• [Instrução A]: Por favor, reescreva o trecho do artigo sobre as 10 medidas do Ministério Público que começa com as palavras "Carimbando, enfim, uma" e termina com "Código de Acusação.", trocando "juiz" por "magistrado".
• [Instrução B]: Continue o artigo sobre as 10 medidas do Ministério Público a partir do ponto em que ele termina.

• [Trecho para revisão]:
########################################

Juiz
faz texto em repúdio "pacote de 10 medidas" do Ministério Público e
alerta sobre os perigos democráticos da medida.
Com “10
Medidas”, MP propõe um Código para chamar de seu. Por Marcelo Semer
Com
o atributo de ter colhido dois milhões de assinaturas, em uma campanha
fortemente estimulada pela grande mídia, o MPF apresentou uma suma do que quer
mudar na lei para combater a corrupção,
Embalado
pelo inteligente slogan de “10 medidas contra a corrupção”, que espalha
objetividade e lisura, a proposta enfim apresentada à Câmara dos Deputados nem
se restringe a dez medidas nem ao “combate à corrupção”.
Com
um perfil fortemente acusatório, a desconfiança em relação aos demais agentes
do processo e uma megalomania para reformar sistemas e afogar cânones
doutrinários, o conjunto de medidas é quase um novo Código –com a agravante de
não se submeter à maturação que antecede os grandes diplomas.
Criando
tipos, aumentando penas e expandindo a competência do Ministério Púbico;
admitindo provas ilícitas, destroçando o sistema recursal e o Habeas Corpus;
aumentando hipóteses de prisão e diminuindo as de nulidade e prescrição.
Carimbando, enfim, uma suspeição sobre a atividade da defesa e amputando
poderes do juiz.
O projeto pode reunir uma série de medidas
artificialmente sobrepostas. Mas sua feição é clara, feita a imagem e
semelhança de seu autor: um Código de Acusação.

########################################

• [Dados disponíveis]:
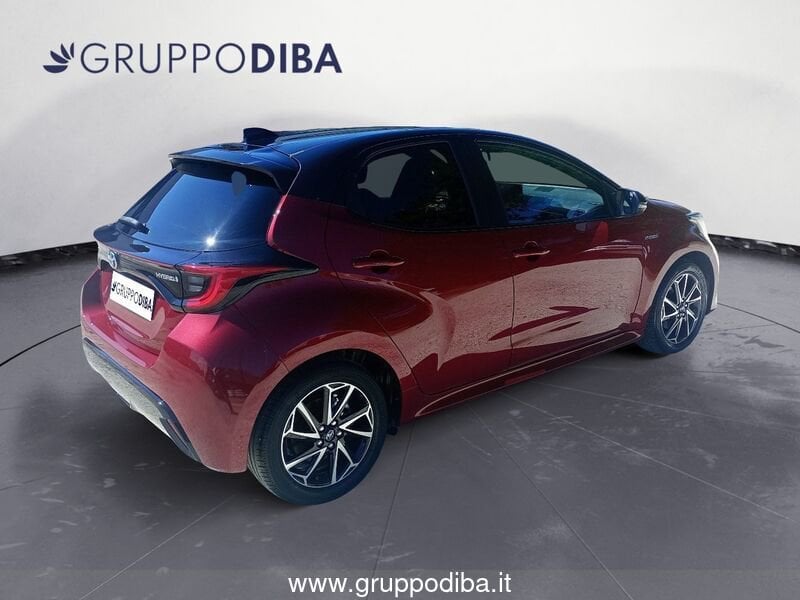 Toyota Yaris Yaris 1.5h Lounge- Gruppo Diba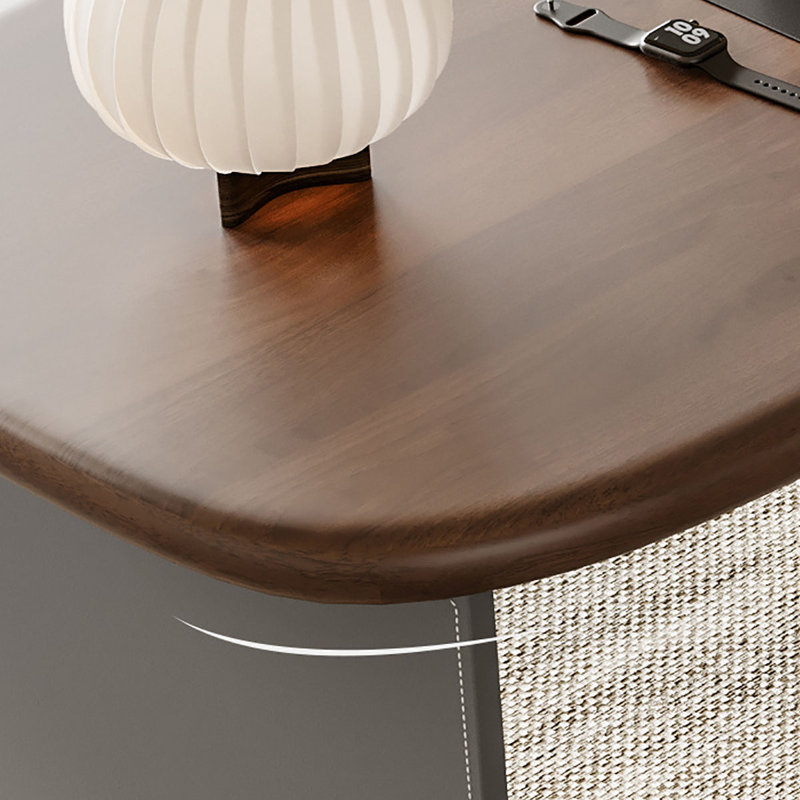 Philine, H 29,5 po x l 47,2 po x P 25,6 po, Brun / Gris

########################################

• [Resposta escrita A]:
Carimbando, enfim, uma suspeição sobre a atividade da defesa e amputando
poderes do magistrado.
O projeto pode reunir uma série de medidas
artificialmente sobrepostas. Mas sua feição é clara, feita a imagem e
semelhança de seu autor: um Código de Acusação.

• [Resposta escrita B]:
Não
me recordo de outra proposta legislativa com tamanho desequilíbrio que tenha
tramitado com viabilidade pelos escaninhos do Congresso. Ao final, caso
aprovado, vai ter desfigurado a essência do processo penal –da noção de
garantia, que permeia a ideia na democracia, para a instrumentalidade- e
rompido com a sistemática do Código Penal –seja o antigo, aprovado em 1940,
seja o futuro, que se desenha em outras salas do mesmo prédio.
A
ambição dos proponentes não encontra limites: poucas vezes se viu uma proposta
tão ousada para estilhaçar o centenário instituto do habeas corpus, no contexto
de uma democracia.
Ao
reduzir a pó o capítulo das nulidades, a proposta revela o desapego com o
cumprimento da lei; ao estimular o aproveitamento da prova ilícita
(acrescendo dez exceções à
inadmissibilidade constitucional), o desrespeito com a ordem.
A
premissa que exsurge de suas linhas é que a lei é dispensável, ou sua infração
pode ser facilmente superada, quando o objetivo maior, a condenação, os espera
na esquina.
Penso
que devemos dizer não a uma tropa de elite acusatória. Qualquer que seja ela.
Os
membros do MPF se orgulham de estar sendo responsáveis pela punição da
corrupção de colarinho branco, dentro da lei. É difícil acreditar, em sendo
assim, que sejam necessárias tantas mudanças para viabilizar o que já é legal.
A
prisão para delação é, na verdade, institucionalizada, autorizando o projeto
uma nova causa de preventiva como constrangimento à localização ou devolução de
bens.
O
projeto se ancora no álibi do constitucional “sigilo de fonte” do jornalismo
para criar informantes confidenciais –não é mais a liberdade de expressão que
deve ser tutelada contra o poder do Estado; o dispositivo aqui serviria para
permitir o Estado esconder, do indivíduo, a testemunha que usa para condená-lo.
Diante
disso, o estabelecimento de uma “pegadinha” no teste de integridade (que pode
servir de prova para ações cíveis ou criminais) parece até coisa menor, pois só
fulmina a presunção de inocência.
A
mídia tem feito forte campanha para identificar quem se opõe às medidas como a
favor da corrupção. Mas é a lei que está sendo corrompida neste projeto.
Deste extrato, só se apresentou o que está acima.